THE REQUEST:
Please quote every line word for word.

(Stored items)

╔══

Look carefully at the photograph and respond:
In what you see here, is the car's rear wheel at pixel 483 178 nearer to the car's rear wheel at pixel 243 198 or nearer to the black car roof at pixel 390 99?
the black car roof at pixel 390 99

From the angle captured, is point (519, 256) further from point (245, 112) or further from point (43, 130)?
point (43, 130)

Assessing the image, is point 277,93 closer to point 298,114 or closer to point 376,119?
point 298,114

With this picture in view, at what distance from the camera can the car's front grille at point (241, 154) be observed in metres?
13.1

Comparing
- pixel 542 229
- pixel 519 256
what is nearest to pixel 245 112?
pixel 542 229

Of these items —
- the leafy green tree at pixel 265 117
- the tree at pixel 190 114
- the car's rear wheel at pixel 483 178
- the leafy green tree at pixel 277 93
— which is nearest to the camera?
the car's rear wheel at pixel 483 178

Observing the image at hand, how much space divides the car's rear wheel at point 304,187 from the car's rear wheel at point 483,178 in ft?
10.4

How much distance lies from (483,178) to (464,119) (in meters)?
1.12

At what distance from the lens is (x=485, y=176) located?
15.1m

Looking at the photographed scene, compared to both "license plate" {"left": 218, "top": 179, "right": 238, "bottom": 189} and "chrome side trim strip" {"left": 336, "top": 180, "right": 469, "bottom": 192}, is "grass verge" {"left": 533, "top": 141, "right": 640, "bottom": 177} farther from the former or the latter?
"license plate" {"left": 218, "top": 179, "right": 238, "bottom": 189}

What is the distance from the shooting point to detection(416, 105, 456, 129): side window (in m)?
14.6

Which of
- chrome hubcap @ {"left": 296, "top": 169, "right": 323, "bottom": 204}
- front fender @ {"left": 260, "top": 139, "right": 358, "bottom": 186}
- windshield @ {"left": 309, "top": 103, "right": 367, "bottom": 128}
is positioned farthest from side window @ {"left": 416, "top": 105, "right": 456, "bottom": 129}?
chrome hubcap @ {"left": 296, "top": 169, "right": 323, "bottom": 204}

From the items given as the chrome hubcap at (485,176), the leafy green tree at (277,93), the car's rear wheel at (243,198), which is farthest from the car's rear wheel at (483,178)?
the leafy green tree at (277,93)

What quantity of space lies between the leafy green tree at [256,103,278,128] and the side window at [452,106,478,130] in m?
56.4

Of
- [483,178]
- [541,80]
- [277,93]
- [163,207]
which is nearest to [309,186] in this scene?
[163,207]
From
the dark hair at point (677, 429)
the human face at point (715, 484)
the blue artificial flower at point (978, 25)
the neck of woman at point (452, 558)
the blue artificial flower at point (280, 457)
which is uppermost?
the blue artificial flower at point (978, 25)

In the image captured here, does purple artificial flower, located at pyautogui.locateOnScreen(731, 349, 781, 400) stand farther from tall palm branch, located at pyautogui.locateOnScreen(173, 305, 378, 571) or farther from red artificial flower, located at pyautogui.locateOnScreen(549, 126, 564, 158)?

╚══

WORKED ANSWER:
Look carefully at the photograph and respond:
In what you see here, is the car's rear wheel at pixel 483 178 nearer to the car's rear wheel at pixel 243 198 or nearer to the black car roof at pixel 390 99?
the black car roof at pixel 390 99

From the angle captured, is point (519, 256) further from point (245, 112) or further from point (43, 130)?
point (43, 130)

Assessing the image, is point 277,93 closer to point 298,114 or closer to point 376,119?
point 298,114

With this picture in view, at what distance from the camera can the car's front grille at point (241, 154) be observed in metres?
13.1

Comparing
- pixel 542 229
- pixel 519 256
what is nearest to pixel 245 112?
pixel 542 229

Of these items —
- the leafy green tree at pixel 265 117
- the tree at pixel 190 114
- the car's rear wheel at pixel 483 178
- the leafy green tree at pixel 277 93
— which is nearest to the camera?
the car's rear wheel at pixel 483 178

Observing the image at hand, how much space divides the car's rear wheel at point 304,187 from the car's rear wheel at point 483,178 in ft?
10.4

How much distance lies from (483,178) to (464,119) (in meters)?
1.12

At what distance from the lens is (x=485, y=176) located?
15.1m

Looking at the photographed scene, compared to both "license plate" {"left": 218, "top": 179, "right": 238, "bottom": 189} and "chrome side trim strip" {"left": 336, "top": 180, "right": 469, "bottom": 192}, is "grass verge" {"left": 533, "top": 141, "right": 640, "bottom": 177} farther from the former or the latter?
"license plate" {"left": 218, "top": 179, "right": 238, "bottom": 189}

What is the distance from the shooting point to detection(416, 105, 456, 129): side window (in m)?
14.6

Which of
- chrome hubcap @ {"left": 296, "top": 169, "right": 323, "bottom": 204}
- front fender @ {"left": 260, "top": 139, "right": 358, "bottom": 186}
- windshield @ {"left": 309, "top": 103, "right": 367, "bottom": 128}
is positioned farthest from side window @ {"left": 416, "top": 105, "right": 456, "bottom": 129}?
chrome hubcap @ {"left": 296, "top": 169, "right": 323, "bottom": 204}

From the items given as the chrome hubcap at (485,176), the leafy green tree at (277,93), the car's rear wheel at (243,198), which is farthest from the car's rear wheel at (483,178)?
the leafy green tree at (277,93)

What quantity of space lies between the leafy green tree at [256,103,278,128] and the side window at [452,106,478,130] in m?
56.4

Of
- [483,178]
- [541,80]
- [277,93]
- [163,207]
which is nearest to [309,186] in this scene?
[163,207]
From
the dark hair at point (677, 429)
the human face at point (715, 484)
the blue artificial flower at point (978, 25)
the neck of woman at point (452, 558)
the blue artificial flower at point (280, 457)
which is uppermost?
the blue artificial flower at point (978, 25)

In the image captured here, does purple artificial flower, located at pyautogui.locateOnScreen(731, 349, 781, 400) stand farther from tall palm branch, located at pyautogui.locateOnScreen(173, 305, 378, 571) or farther from red artificial flower, located at pyautogui.locateOnScreen(549, 126, 564, 158)?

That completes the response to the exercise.